05/10/2022
ARRÊT N°341
N° RG 18/03997 - N° Portalis DBVI-V-B7C-MQW6
PB/CO
Décision déférée du 08 Juin 2018 - Tribunal de Grande Instance de ST GAUDENS - 17/00389
M.FOUQUET
[O] [K]
C/
[T] [L]
SCI GT
confirmation
Grosse délivrée
le
à
REPUBLIQUE FRANCAISE
AU NOM DU PEUPLE FRANCAIS
***
COUR D'APPEL DE TOULOUSE
2ème chambre
***
ARRÊT DU CINQ OCTOBRE DEUX MILLE VINGT DEUX
***
APPELANT
Monsieur [O] [K] Représenté par sa tutrice Madame [B] [D]
[Adresse 1]
[Localité 4]
Assisté deMe Simon COHEN, avocat au barreau de TOULOUSE
Représenté par Me Gilles SOREL, avocat au barreau de TOULOUSE
INTIMES
Monsieur [T] [L]
[Adresse 5]
[Adresse 5]
[Localité 2]
Représenté par Me Thomas NECKEBROECK, avocat au barreau de TOULOUSE
SCI GT
[Adresse 6]
[Localité 3]
Représentée par Me Thomas NECKEBROECK, avocat au barreau de TOULOUSE
COMPOSITION DE LA COUR
En application des dispositions des articles 805 et 907 du Code de procédure civile, l'affaire a été débattue le 12 Avril 2022, en audience publique, les avocats ne s'y étant pas opposés, devant V.SALMERON, présidente, P. BALISTA, Conseiller chargés du rapport. Ces magistrats ont rendu compte des plaidoiries dans le délibéré de la Cour, composée de :
V. SALMERON, présidente
I. MARTIN DE LA MOUTTE, conseiller
P. BALISTA, conseiller
Greffier, lors des débats : A. CAVAN
ARRET :
- CONTRADICTOIRE
- prononcé publiquement par mise à disposition au greffe après avis aux parties
- signé par V. SALMERON, présidente, et par A.CAVAN, greffier de chambre.
EXPOSE DU LITIGE
Par chèque tiré le 26 décembre 2007, [O] [K] a remis 350000 € à la SCI GT, dont il était associé à hauteur de 50 % des parts avec [T] [L] et [I] [L].
Une convention, signée le 23 juillet 2008 entre [O] [K] et la SCI GT, représentée par [T] [L] et [I] [L], indiquait que cette somme était versée à titre d'avance et devait être remboursée intégralement le 15 mars 2011, moyennant un taux d'intérêt annuel de 6 %.

Consigne 1:
Dans l'arrêt de la cour d'appel de Toulouse ci-dessus, relevez tous les magistrats qui composent la cour lors du délibéré.
Consigne 2:
Rédigez la suite de l'exposé du litige de l'arrêt de la cour d'appel de Toulouse, en reprenant juste après sa dernière phrase.

Jeu de données:
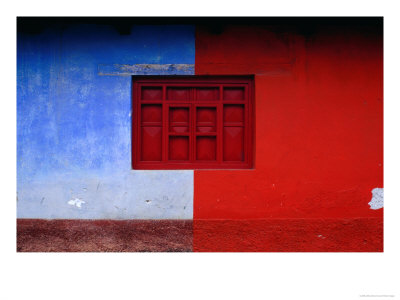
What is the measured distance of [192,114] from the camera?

Réponse attendue 1:
V. SALMERON, présidente ; I. MARTIN DE LA MOUTTE, conseiller ; P. BALISTA, conseiller.

Réponse attendue 2:
Le 10 décembre 2008, [T] [L] a signé une reconnaissance de dette par laquelle il s'obligeait envers [O] [K] à rembourser d'ici le 10 mars 2009 la somme de 300000 € versée par chèque le jour même, avec un taux d'intérêt annuel de 5%.
Aucun paiement n'étant intervenu, le conseil de [O] [K] a envoyé à [T] [L], par courrier recommandé réceptionné le 24 août 2015, une mise en demeure de rembourser.
[O] [K] a été placé sous curatelle renforcée par jugement du tribunal d'instance de Saint-Gaudens le 10 octobre 2016 et sa fille, [B] [K] épouse [D], a été désignée comme curatrice puis comme tutrice, suivant jugement du 7 mai 2018.
Par exploit d'huissier du 29 juin 2017, [O] [K], assisté de [B] [K], a fait assigner [T] [L] et la SCI GT devant le tribunal de grande instance de Saint-Gaudens aux fins que [T] [L] soit condamné à lui payer la somme de 300000 € et que la SCI soit condamnée à la restitution de l'apport en compte courant d'associé de 350000 €.
Les défendeurs ont conclu à l'irrecevabilité de la demande de [O] [K] en raison de la prescription.
Par jugement du 8 juin 2018, le tribunal de grande instance de Saint-Gaudens a:
-déclaré irrecevables car prescrites les demandes de [O] [K],
-condamné [O] [K] aux dépens,
-débouté [T] [L] et la SCI GT de leurs demandes formulées au titre de l'article 700 du code de procédure civile.
Par déclaration en date du 21 septembre 2018, [O] [K], représenté par sa tutrice, a relevé appel du jugement en ce qu'il a déclaré irrecevables car prescrites ses demandes.
[O] [K] est décédé le 11 février 2020.
Par ordonnance du 22 octobre 2020, le conseiller de la mise en état a constaté l'interruption de l'instance jusqu'à l'intervention volontaire ou l'appel en cause des héritiers de [O] [K].
Le 8 mars 2021, [B], [N] et [X] [K], en qualité d'héritiers de [O] [K], ont notifié des conclusions de reprise d'instance.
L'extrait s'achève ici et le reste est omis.